Empowering children to believe in themselves, to know their rights, and to know that they are worthy of respect transforms the educational process from rote memorization into a path of self discovery and personal success.
Being empowered means having confidence in oneself. It is not false, unearned approval from parents and teachers. Empowering children teaches them to set goals and helps them learn to be responsible for themselves. Empowerment also teaches children to respect the rights of others. These valuable life skills are useful in every aspect of life, from school to jobs and relationships.
Learning cannot be forced
Failing to empower children to take ownership of their education and their life creates an environment in which sullen resentment and disinterest take the place of their natural joy in learning. Sitting in rows, silent and subservient, children are rarely given the opportunity to discover their natural gifts and interests. By empowering children to believe in themselves and in their right to succeed and flourish, they are more likely to explore, question, and thrive, both in and out of the classroom.

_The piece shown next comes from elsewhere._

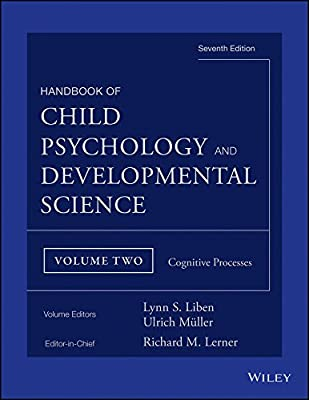 Handbook of Child Psychology and Developmental Science: Cognitive Processes.pdf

By empowering children to believe in themselves, they are better able to handle and learn from their mistakes and those of others. Failures are only failures if they cause a person to give up. An empowered child is far more likely to continue their efforts, in spite of disappointments, because they have confidence in their own abilities and worth.

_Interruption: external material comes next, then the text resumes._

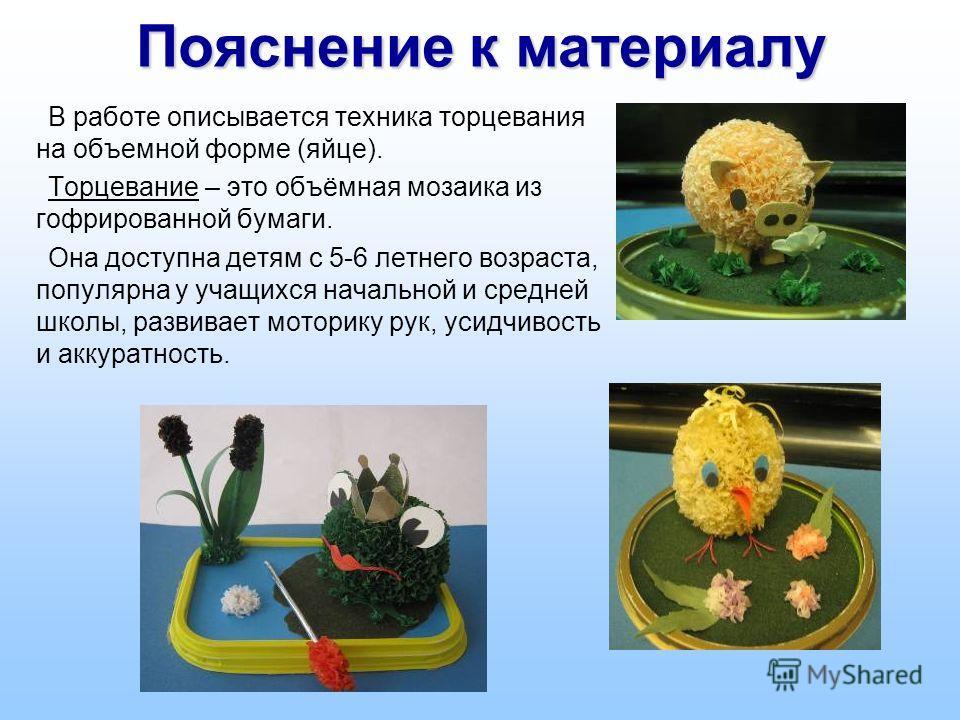 Пояснение к материалу В работе описывается техника торцевания на объемной форме (яйце). Торцевание – это объёмная мозаика из гофрированной бумаги. Она доступна детям с 5-6 летнего возраста, популярна у учащихся начальной и средней школы, развивает мо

An un-empowered child is often the victim of bullying. Bullying can destroy a child’s ability to learn and often results in dropping out of school entirely. Empowering children helps them to be confident about setting boundaries and protecting themselves because they know that they deserve to be treated with respect. A confident child is far less likely to be bullied in the first place.
A child who has been raised to believe in their abilities and rights is already on the path of self discovery. Empowered children feel safe in exploring the world around them, learning new skills, and trying out a wider range of career possibilities. This confidence translates into an open willingness within the classroom to try approaching new skills and subjects in a variety of ways. It also helps them to learn from others.
An empowered child knows that they are capable of learning, demonstrating mastery, and sharing their knowledge. This realistic confidence is a necessary component to learning in any environment.